Rules-based fiscal policy is statistically associated with better fiscal performance. While this in itself does not prove that rules are responsible for improved outturns, the increased use of rules over the past few years suggests that countries find them useful for instilling fiscal discipline and for undertaking large adjustments. However, rules adopted without the authorities’ commitment are unlikely to be sustained and may end up undermining policy credibility. Supporting institutions, such as appropriate public financial management systems and independent fiscal agencies, can also enhance the effectiveness of rules.
However, the study notes that rules are not the only way to have strong fiscal performance: fiscal frameworks that do not involve formal rules but focus on transparent and credible strategies backed by proper fiscal institutions can also support fiscal discipline.
Design and implementation
To be effective, fiscal rules should include three components. These components are particularly relevant in today’s environment of weakened public finances and heightened uncertainties about economic and fiscal developments:
• An unambiguous and stable link between the numerical target and the ultimate objective, such as public debt sustainability.
• Sufficient flexibility to respond to shocks so that the rule does not exacerbate their adverse economic impact. Depending on country circumstances, flexibility might be needed to deal with output, inflation, interest rate and exchange rate volatility, and other unanticipated shocks (for example, natural disasters).
• A clear institutional mechanism to map deviations from the numerical targets into incentives to take corrective action. For example, the rule could include a mechanism mandating the correction of deviations over a well-defined time frame (raising the cost of deviations), and an explicit enforcement procedure.
When is it the best time to introduce fiscal rules? According to the paper, fiscal rules should be introduced when countries have already made at least some initial progress toward fiscal consolidation and economic stability. Prior consolidation makes the establishment of the rule more credible. That said, it may not be advisable, in general, to introduce fiscal rules in an excessively uncertain economic environment, as frequent need to modify or violate the rule in response to developments could undermine its credibility.
Application of rules in the current environment
The current financial crisis has strained fiscal rules.
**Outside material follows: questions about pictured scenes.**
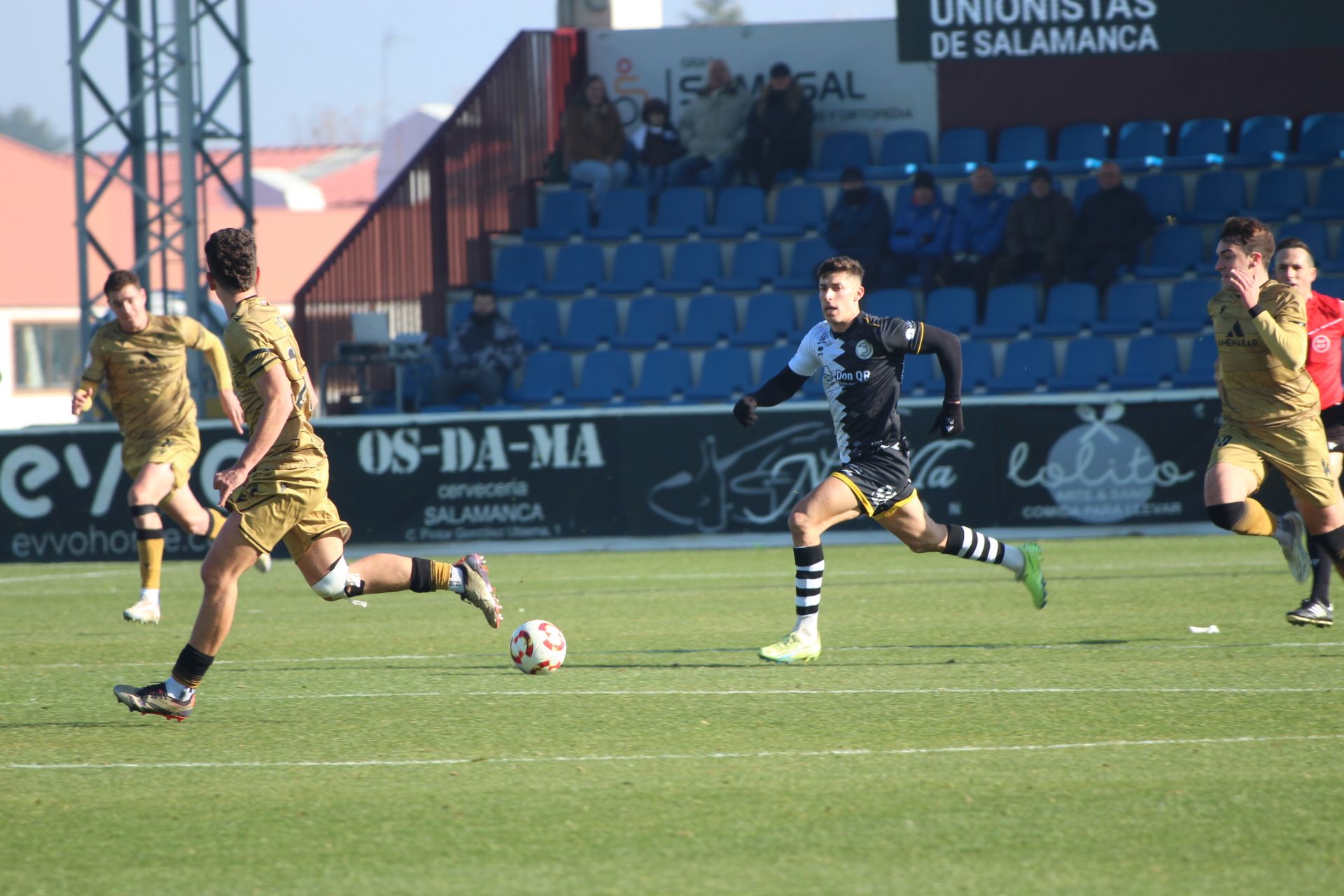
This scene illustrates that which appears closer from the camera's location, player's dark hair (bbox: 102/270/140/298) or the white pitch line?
the white pitch line

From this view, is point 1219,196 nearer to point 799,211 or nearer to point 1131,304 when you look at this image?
point 1131,304

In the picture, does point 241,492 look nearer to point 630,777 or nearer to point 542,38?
point 630,777

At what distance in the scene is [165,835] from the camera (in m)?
4.85

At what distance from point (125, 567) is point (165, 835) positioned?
11.3 meters

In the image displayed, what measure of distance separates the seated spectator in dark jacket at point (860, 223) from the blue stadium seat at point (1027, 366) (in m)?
1.99

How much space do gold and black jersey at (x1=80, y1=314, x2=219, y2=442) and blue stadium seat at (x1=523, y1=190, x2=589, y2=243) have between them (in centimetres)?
1025

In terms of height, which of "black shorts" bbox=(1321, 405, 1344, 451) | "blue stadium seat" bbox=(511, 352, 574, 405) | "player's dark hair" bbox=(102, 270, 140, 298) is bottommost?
"black shorts" bbox=(1321, 405, 1344, 451)

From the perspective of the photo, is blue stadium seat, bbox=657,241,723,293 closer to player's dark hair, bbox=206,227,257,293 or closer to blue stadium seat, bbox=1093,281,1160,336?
blue stadium seat, bbox=1093,281,1160,336

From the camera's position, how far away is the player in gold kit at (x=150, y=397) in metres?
11.0

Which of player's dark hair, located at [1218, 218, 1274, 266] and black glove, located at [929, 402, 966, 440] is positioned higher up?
player's dark hair, located at [1218, 218, 1274, 266]

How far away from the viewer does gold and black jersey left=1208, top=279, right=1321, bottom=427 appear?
7.94 metres

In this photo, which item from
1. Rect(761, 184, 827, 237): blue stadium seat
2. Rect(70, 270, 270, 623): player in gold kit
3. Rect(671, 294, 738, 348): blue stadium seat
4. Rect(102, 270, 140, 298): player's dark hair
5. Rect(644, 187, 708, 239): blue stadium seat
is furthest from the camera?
Rect(644, 187, 708, 239): blue stadium seat

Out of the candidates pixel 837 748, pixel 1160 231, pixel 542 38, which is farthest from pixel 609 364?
pixel 837 748

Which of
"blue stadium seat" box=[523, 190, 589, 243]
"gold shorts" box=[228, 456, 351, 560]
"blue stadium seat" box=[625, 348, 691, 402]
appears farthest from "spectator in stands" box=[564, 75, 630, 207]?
"gold shorts" box=[228, 456, 351, 560]
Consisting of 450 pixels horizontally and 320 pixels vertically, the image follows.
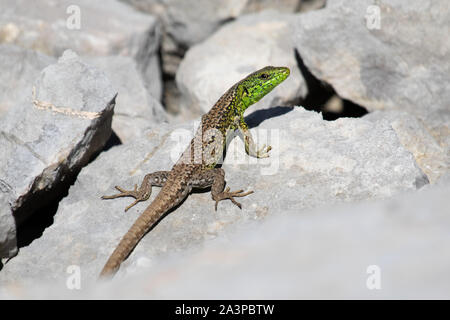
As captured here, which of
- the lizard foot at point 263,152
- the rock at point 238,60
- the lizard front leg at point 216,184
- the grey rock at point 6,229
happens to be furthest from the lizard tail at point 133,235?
the rock at point 238,60

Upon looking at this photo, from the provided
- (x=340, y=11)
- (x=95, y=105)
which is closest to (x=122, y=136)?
(x=95, y=105)

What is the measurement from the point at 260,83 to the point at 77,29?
4.02m

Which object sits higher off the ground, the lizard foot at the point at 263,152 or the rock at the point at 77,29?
the rock at the point at 77,29

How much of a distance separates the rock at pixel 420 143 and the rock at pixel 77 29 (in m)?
4.54

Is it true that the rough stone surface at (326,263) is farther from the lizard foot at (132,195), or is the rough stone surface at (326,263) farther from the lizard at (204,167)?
the lizard foot at (132,195)

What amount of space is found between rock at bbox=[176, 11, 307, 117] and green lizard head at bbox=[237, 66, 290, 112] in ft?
4.22

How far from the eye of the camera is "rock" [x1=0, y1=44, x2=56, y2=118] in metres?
7.77

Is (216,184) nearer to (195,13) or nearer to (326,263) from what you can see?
(326,263)

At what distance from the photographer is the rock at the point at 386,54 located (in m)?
7.28

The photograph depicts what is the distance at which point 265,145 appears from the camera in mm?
6402

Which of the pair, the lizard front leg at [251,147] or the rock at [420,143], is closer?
the lizard front leg at [251,147]

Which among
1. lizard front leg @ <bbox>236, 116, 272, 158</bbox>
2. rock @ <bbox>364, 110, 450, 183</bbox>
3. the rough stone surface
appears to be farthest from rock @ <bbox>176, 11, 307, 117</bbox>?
the rough stone surface

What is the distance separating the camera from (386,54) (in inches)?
298

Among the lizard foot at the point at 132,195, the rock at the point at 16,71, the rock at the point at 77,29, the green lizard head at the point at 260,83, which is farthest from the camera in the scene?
the rock at the point at 77,29
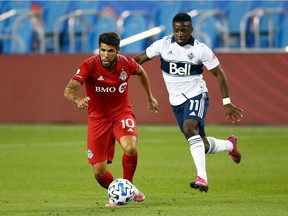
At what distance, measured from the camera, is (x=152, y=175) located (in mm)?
14305

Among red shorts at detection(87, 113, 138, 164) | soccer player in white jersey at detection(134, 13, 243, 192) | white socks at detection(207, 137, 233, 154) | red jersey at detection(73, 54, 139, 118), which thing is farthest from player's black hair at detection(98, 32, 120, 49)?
white socks at detection(207, 137, 233, 154)

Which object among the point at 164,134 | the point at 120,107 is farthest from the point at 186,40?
the point at 164,134

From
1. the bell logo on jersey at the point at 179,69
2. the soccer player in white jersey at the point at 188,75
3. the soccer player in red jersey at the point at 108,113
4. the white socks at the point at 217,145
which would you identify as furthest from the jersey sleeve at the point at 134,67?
the white socks at the point at 217,145

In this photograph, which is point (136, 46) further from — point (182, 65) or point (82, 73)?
point (82, 73)

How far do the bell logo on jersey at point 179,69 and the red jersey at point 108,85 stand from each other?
→ 0.93m

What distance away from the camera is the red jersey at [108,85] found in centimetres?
1077

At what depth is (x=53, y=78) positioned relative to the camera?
23.4 meters

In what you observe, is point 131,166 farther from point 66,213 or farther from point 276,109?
point 276,109

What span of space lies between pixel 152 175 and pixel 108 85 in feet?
12.3

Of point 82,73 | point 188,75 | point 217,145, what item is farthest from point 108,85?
point 217,145

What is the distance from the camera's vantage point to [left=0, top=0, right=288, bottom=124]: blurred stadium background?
22.2 metres

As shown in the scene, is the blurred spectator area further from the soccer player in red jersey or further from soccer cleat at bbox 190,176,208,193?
soccer cleat at bbox 190,176,208,193

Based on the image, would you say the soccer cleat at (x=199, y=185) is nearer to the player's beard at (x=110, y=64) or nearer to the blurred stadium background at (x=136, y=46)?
the player's beard at (x=110, y=64)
In over half the countries with only national fiscal rules, existing frameworks were able to deal with the crisis, aided by flexibility built into numerical constraints or escape clauses. But about a quarter of the countries with national rules modified or suspended them in response to the crisis. For the rest of the countries, a conflict between the fiscal rules and the desired policy response was noted, and it was expected that the rules in these countries would also be modified or suspended. That said, no supranational laws have been changed in response to the crisis.
Looking ahead, the paper noted that rules-based frameworks could play an important role in enhancing confidence and anchoring expectations regarding fiscal sustainability. However, it was essential for these frameworks to be tailored to countries’ circumstances. In countries where the fiscal consolidation needs are large, early implementation of a rule appropriate in the long run could entail an excessively sharp adjustment in the short run. In these cases, it may be helpful to design and announce early on a credible rules-based framework (or the return to an existing one), even though its implementation would need to await a return to more normal economic conditions.